Hadits 12
Keutamaan Amalan Muta’addi dan Amalan Untuk Diri Sendiri
وَعَنْ عَبْدِ اَللَّهِ بْنِ سَلَّامٍ رضي الله عنه قَالَ: قَالَ رَسُولُ اَللَّهِ صلى الله عليه وسلم: يَا أَيُّهَا اَلنَّاسُ! أَفْشُوا اَلسَّلَام وَصِلُوا اَلْأَرْحَامَ وَأَطْعِمُوا اَلطَّعَامَ وَصَلُّوا بِاللَّيْلِ وَالنَّاسُ نِيَامٌ تَدْخُلُوا اَلْجَنَّةَ بِسَلَامٍ. أَخْرَجَهُ اَلتِّرْمِذِيُّ وَصَحَّحَهُ
Dari Abdullah Ibnu Salam bahwa Rasulullah Shallallaahu ‘alaihi wa Sallam bersabda: “Wahai manusia sebarkanlah ucapan salam hubungkanlah tali kekerabatan berilah makanan dan shalatlah pada waktu malam ketika orang-orang tengah tertidur engkau akan masuk surga dengan selamat.” Hadits shahih riwayat Tirmidzi.
Abdullah bin Sallam adalah sahabat yang dahulunya beragama yahudi bahkan termasuk ulama dari kalangan yahudi. Namun masuk Islam karena membenarkan Nabi Muhammad ﷺ.
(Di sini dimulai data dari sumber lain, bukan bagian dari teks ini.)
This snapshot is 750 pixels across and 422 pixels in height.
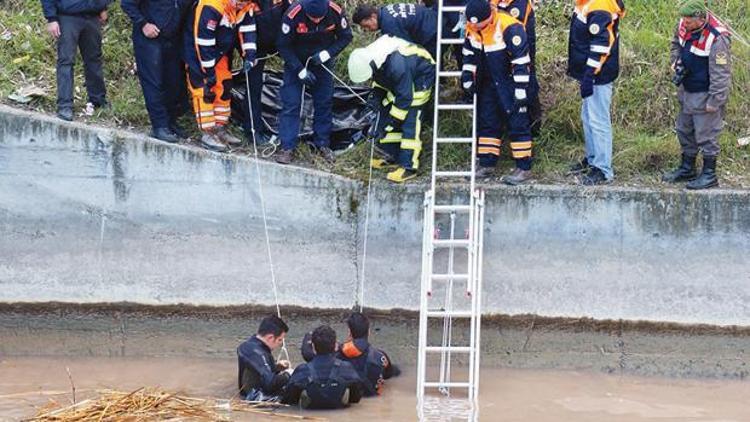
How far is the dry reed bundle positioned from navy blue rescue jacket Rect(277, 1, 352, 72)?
A: 320 cm

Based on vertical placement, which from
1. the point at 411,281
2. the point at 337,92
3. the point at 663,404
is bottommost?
the point at 663,404

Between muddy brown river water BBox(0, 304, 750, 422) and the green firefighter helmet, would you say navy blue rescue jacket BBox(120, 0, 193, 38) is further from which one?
muddy brown river water BBox(0, 304, 750, 422)

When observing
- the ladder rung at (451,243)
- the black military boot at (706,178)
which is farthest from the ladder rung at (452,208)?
the black military boot at (706,178)

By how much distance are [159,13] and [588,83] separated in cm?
381

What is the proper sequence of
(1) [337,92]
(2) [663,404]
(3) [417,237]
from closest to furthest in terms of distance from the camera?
(2) [663,404] → (3) [417,237] → (1) [337,92]

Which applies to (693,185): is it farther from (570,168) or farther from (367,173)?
(367,173)

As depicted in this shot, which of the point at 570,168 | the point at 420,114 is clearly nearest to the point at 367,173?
the point at 420,114

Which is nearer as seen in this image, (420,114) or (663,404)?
(663,404)

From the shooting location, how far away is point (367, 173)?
1212 cm

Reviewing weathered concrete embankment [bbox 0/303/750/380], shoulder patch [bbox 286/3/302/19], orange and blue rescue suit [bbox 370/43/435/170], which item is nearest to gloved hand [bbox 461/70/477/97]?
orange and blue rescue suit [bbox 370/43/435/170]

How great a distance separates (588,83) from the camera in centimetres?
1161

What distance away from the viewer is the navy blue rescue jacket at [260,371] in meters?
10.9

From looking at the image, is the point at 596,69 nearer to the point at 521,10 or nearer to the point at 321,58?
the point at 521,10

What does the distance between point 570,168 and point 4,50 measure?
18.2ft
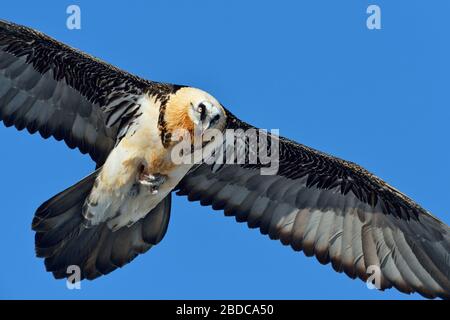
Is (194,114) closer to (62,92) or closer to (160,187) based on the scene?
(160,187)

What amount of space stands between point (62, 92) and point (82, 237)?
1979 mm

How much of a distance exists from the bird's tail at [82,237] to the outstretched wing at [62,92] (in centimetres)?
89

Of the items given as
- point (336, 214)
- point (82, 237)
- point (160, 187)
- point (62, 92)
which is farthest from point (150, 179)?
point (336, 214)

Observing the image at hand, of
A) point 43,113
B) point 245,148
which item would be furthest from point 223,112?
point 43,113

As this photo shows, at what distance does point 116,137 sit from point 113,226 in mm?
1155

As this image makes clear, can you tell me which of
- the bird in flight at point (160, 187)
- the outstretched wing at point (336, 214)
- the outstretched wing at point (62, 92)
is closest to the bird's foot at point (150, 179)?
the bird in flight at point (160, 187)

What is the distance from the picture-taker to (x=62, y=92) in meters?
17.5

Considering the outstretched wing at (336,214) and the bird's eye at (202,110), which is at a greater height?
the bird's eye at (202,110)

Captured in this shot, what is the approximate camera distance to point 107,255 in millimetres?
17000

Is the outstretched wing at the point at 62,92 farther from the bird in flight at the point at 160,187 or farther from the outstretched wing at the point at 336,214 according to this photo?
the outstretched wing at the point at 336,214

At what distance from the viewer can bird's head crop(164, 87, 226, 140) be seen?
1636 cm

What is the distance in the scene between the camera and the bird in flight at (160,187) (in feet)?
54.6

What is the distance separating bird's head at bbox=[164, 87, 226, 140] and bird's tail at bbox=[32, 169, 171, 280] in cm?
125

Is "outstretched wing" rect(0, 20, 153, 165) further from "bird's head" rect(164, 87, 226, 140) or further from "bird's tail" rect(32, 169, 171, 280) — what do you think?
"bird's tail" rect(32, 169, 171, 280)
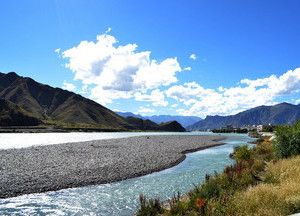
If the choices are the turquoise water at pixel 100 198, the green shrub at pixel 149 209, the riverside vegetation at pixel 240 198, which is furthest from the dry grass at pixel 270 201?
the turquoise water at pixel 100 198

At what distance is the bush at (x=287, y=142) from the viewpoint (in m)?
36.7

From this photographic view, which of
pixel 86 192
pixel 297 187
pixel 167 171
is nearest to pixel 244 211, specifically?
pixel 297 187

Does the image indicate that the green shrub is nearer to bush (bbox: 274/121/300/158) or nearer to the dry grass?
the dry grass

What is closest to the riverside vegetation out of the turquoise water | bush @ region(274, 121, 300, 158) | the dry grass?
the dry grass

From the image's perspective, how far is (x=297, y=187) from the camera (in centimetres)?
1891

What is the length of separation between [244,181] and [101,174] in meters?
17.3

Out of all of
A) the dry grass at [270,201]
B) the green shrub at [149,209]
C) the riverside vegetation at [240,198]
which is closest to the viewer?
the dry grass at [270,201]

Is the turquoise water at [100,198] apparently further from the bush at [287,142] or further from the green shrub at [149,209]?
the bush at [287,142]

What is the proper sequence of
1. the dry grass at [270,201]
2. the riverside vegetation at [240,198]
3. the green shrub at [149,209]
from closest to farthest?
the dry grass at [270,201] → the riverside vegetation at [240,198] → the green shrub at [149,209]

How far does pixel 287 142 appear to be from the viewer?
37500 millimetres

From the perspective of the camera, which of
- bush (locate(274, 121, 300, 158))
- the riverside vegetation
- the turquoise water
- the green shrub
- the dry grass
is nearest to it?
the dry grass

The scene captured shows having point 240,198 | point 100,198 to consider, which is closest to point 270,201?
point 240,198

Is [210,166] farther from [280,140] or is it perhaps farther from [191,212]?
[191,212]

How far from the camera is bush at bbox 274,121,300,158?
120ft
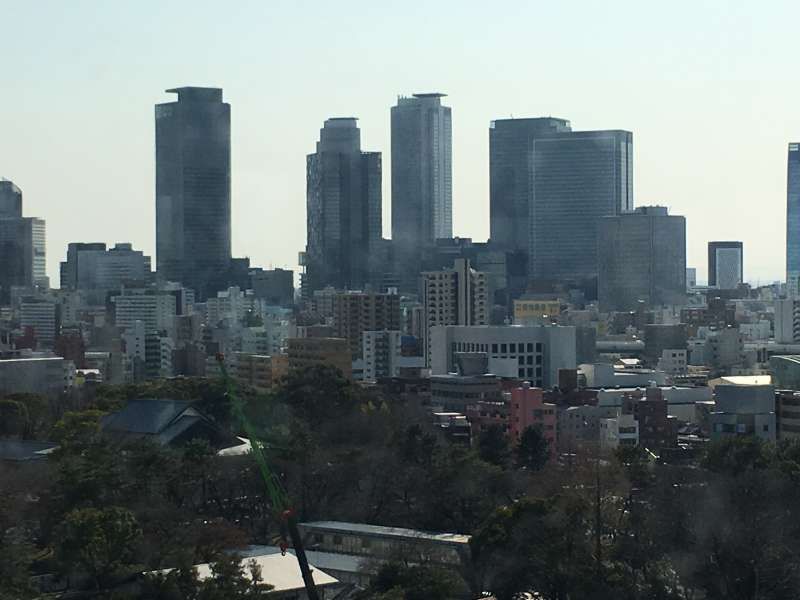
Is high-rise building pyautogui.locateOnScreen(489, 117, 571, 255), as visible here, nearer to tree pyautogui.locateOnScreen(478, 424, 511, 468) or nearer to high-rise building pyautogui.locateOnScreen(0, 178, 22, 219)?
high-rise building pyautogui.locateOnScreen(0, 178, 22, 219)

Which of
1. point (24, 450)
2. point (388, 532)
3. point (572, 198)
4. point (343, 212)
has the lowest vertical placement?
point (388, 532)

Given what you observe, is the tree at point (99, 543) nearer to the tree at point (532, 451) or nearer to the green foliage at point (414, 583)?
the green foliage at point (414, 583)

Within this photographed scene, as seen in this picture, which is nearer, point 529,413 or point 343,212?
point 529,413

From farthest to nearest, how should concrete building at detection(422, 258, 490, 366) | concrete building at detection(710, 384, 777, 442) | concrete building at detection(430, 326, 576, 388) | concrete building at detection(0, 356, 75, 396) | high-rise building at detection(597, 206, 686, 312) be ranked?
1. high-rise building at detection(597, 206, 686, 312)
2. concrete building at detection(422, 258, 490, 366)
3. concrete building at detection(430, 326, 576, 388)
4. concrete building at detection(0, 356, 75, 396)
5. concrete building at detection(710, 384, 777, 442)

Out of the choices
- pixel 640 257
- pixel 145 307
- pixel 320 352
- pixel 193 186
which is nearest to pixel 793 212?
pixel 640 257

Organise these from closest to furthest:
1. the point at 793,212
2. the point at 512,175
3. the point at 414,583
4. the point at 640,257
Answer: the point at 414,583, the point at 640,257, the point at 512,175, the point at 793,212

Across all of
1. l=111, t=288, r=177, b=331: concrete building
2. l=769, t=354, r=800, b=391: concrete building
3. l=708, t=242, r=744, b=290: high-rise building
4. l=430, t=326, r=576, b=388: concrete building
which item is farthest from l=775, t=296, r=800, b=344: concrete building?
l=708, t=242, r=744, b=290: high-rise building

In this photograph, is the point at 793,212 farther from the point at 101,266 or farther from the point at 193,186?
the point at 101,266
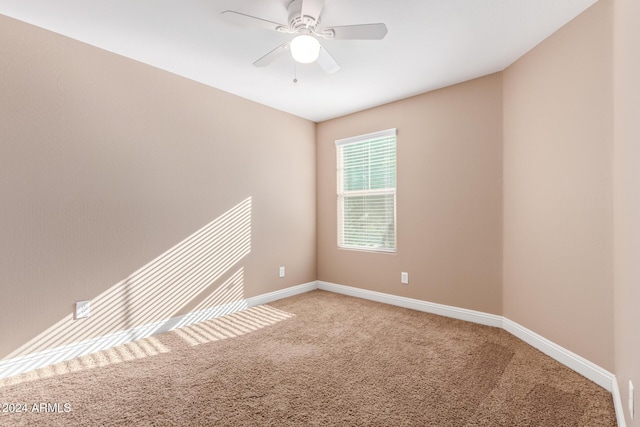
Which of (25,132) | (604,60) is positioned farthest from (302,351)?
(604,60)

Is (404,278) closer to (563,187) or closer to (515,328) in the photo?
(515,328)

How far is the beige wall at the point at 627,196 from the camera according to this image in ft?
3.91

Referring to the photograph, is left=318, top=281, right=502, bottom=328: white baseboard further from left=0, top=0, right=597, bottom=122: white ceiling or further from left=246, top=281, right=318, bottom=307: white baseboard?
left=0, top=0, right=597, bottom=122: white ceiling

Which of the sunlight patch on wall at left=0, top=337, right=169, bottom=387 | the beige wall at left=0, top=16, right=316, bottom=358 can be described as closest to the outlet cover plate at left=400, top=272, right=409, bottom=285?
the beige wall at left=0, top=16, right=316, bottom=358

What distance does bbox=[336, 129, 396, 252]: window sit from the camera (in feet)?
11.9

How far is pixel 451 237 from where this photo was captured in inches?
121

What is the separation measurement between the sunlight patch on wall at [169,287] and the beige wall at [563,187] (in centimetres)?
276

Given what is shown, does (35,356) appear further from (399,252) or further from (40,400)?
(399,252)

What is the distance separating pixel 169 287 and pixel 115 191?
3.24 ft

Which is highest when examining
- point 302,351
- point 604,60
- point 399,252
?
point 604,60

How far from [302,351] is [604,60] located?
9.52ft

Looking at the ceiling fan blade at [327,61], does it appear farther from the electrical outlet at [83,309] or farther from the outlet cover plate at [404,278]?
the electrical outlet at [83,309]

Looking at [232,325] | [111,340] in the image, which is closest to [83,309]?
[111,340]

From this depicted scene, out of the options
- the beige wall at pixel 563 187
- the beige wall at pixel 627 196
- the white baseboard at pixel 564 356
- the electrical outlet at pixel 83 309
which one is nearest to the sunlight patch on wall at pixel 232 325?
the electrical outlet at pixel 83 309
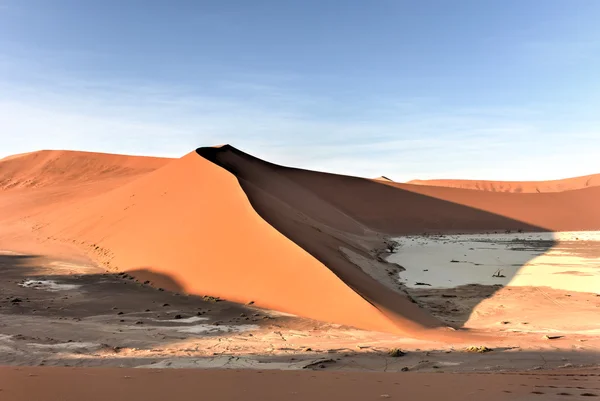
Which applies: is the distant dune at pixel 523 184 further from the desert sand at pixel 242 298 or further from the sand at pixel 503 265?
the desert sand at pixel 242 298

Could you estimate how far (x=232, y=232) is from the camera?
11.8 m

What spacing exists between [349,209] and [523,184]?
5486cm

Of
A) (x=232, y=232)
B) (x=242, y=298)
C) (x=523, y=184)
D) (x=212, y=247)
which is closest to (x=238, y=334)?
(x=242, y=298)

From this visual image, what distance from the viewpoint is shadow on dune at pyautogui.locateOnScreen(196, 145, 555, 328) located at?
14092 millimetres

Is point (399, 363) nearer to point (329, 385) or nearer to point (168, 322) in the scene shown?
point (329, 385)

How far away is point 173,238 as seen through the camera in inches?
502

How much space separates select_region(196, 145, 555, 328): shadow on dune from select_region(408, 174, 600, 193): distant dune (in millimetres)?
36707

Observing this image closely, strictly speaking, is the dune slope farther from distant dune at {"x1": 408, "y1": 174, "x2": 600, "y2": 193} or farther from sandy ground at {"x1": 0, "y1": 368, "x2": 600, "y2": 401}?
distant dune at {"x1": 408, "y1": 174, "x2": 600, "y2": 193}

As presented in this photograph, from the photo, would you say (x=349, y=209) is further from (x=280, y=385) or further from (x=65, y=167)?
(x=280, y=385)

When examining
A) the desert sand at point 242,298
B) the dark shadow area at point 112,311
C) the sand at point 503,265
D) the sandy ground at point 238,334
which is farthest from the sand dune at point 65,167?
the sandy ground at point 238,334

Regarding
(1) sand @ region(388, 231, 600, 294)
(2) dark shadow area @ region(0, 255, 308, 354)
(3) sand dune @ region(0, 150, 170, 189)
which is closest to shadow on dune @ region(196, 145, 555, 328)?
(1) sand @ region(388, 231, 600, 294)

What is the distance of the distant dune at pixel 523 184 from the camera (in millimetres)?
78000

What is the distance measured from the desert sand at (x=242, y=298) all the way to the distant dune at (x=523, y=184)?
58172 mm

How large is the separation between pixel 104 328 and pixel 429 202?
37.5 metres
Hadits ini merupakan perkataan pertama yang Nabi ﷺ sampaikan ketika memasuki kota madinah.Tatkala Abdullah bin Salam mendengarnya saat itu pula dia meyakini bahwa Nabi ﷺ bukanlah orang yang suka bohong dan menipu. Perkara pertama yang disampaikan oleh Nabi ﷺ ternyata tentang akhlak.
Nabi ﷺ bersabda, أَفْشُوا اَلسَّلَام “Sebarkanlah ucapan salam.”
الْفُشُو yaitu الاِنْتِشَارُ yang maknanya tersebar. Artinya sebarkanlah salam dimana-mana. Dimanapun dan bagaimanapun keadaannya Nabi ﷺ ingin agar kita menyebarkan salam. Dari ‘Abdullah bin ‘Amr radhiyallahu ‘anhuma, ia berkata,
أَنَّ رَجُلاً سَأَلَ النَّبِيَّ – صلى الله عليه وسلم – أَيُّ الإِسْلاَمِ خَيْرٌ قَالَ تُطْعِمُ الطَّعَامَ، وَتَقْرَأُ السَّلاَمَ عَلَى مَنْ عَرَفْتَ وَمَنْ لَمْ تَعْرِفْ
“Ada seseorang yang bertanya kepada Nabi shallallahu ‘alaihi wa sallam, ‘Islam yang bagaimana yang paling baik?’ Beliau bersabda, ‘Memberi makan (pada yang butuh), juga mengucapkan salam pada orang yang engkau kenal dan tidak engkau kenal.” ([1])
Sangat disayangkan sunnah Nabi ﷺ ini jarang diamalkan di tengah kaum muslimin, kita saksikan kebanyakan orang salamnya kepada orang-orang yang dikenalnya saja. Padahal di dalam salam terdapat doa kebaikan kepada orang yang disalami, sehingga timbul kasih sayang diantara sesama kita, bisa menghilangkan kebencian dan kedengkian.
Lalu Nabi ﷺ bersabda, وَصِلُوا اَلْأَرْحَامَ “Hubungkanlah tali kekerabatan.”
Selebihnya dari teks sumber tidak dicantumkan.